# Trust



## pauslon (Nov 27, 2013)

I found out my wife cheated on me when on a business trip over two months ago. I want to be with her in the end and I am willing to forgive, something I NEVER thought I would be able to do before I found out about the affair. My wife is very attractive and has men approach her ALL the time b/c 1) her looks 2) her personality (ie she not a b*tch towards any person!, one of the attributes I love about her). She claims this is the ONLY time she has ever done something like this. Outside of this event, I am the only man she has ever had sex with. We have two young children together and WE would do anything for them. 

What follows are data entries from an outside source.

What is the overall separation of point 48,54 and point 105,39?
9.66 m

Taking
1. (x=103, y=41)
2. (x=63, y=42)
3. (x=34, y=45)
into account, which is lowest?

Here's the deal: She works full time. Men are always around her and she has made friends with many of them. She has very close relationship with some of the men, I had been suspicious before but always brushed it off as "she would never cheat on me". Well now that she has, how do I regain the trust in her? She has opened access to me for her work email and phone but I know there are ways to pursue things outside of these parameters...I desperately want to trust her but my instinct tells me there are more lies... I have ultimately concluded I must put faith in her trust and have trust rebuilt but I am struggling and I feel there are still lies out there..... We have been going to marriage counseling since I found out so I know SHE wants to this work as much as I do. How do TRUST again?


----------



## Mavash. (Jan 26, 2012)

This thread needs to be in the infidelity forum.


----------



## pauslon (Nov 27, 2013)

Mavash. said:


> This thread needs to be in the infidelity forum.


Sorry. How do I go that?


----------



## F-102 (Sep 15, 2010)

Ask the moderators to move it, or since this thread has only a few posts, delete it here and repost it there.


----------